──────── Information shown

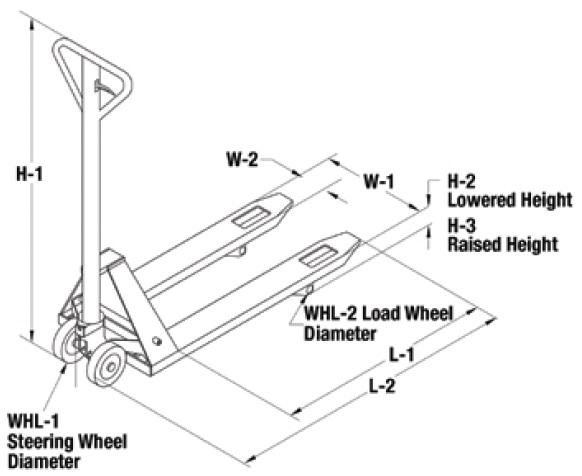 pallet truck with brake-handtrucks2go.com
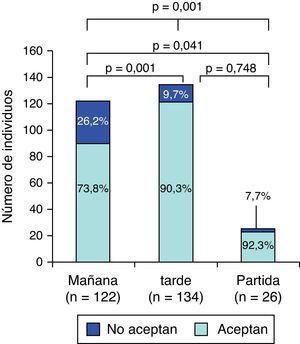 Acceptación del horario de preparación en función de la posología.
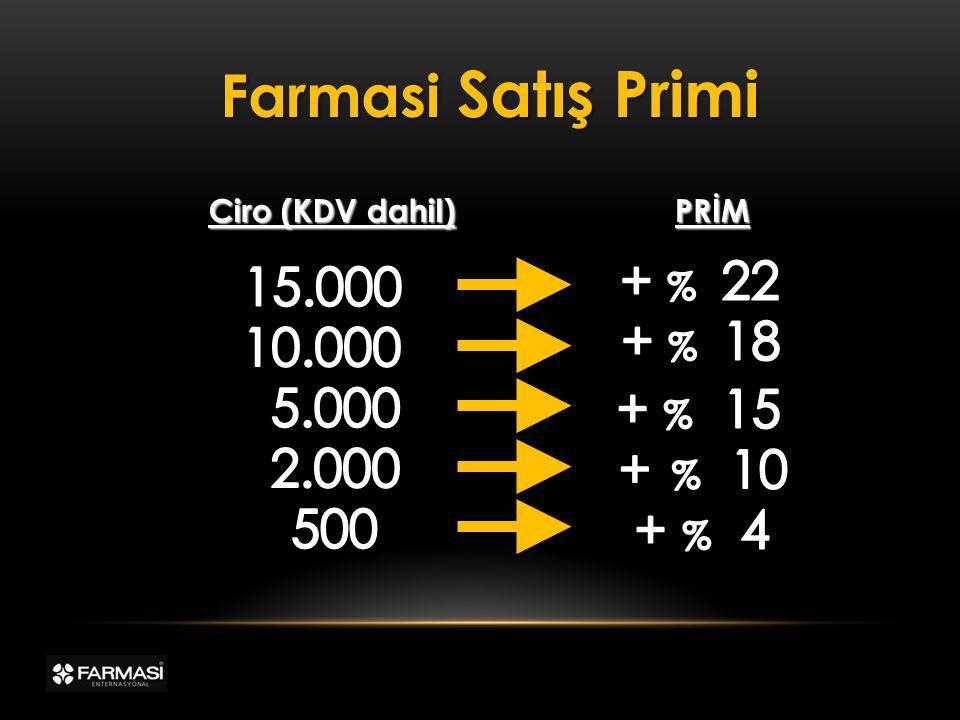 Farmasi Satış Primi + % 22 15.000 + % 18 10.000 5.000 + % 15 2.000 500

────────────────

_What you are asked to do_
A faithful copy is needed: reproduce all of the data above, leaving the pictures out.

_Reply to the exercise_
 pallet truck with brake-handtrucks2go.com
 Acceptación del horario de preparación en función de la posología.
 Farmasi Satış Primi + % 22 15.000 + % 18 10.000 5.000 + % 15 2.000 500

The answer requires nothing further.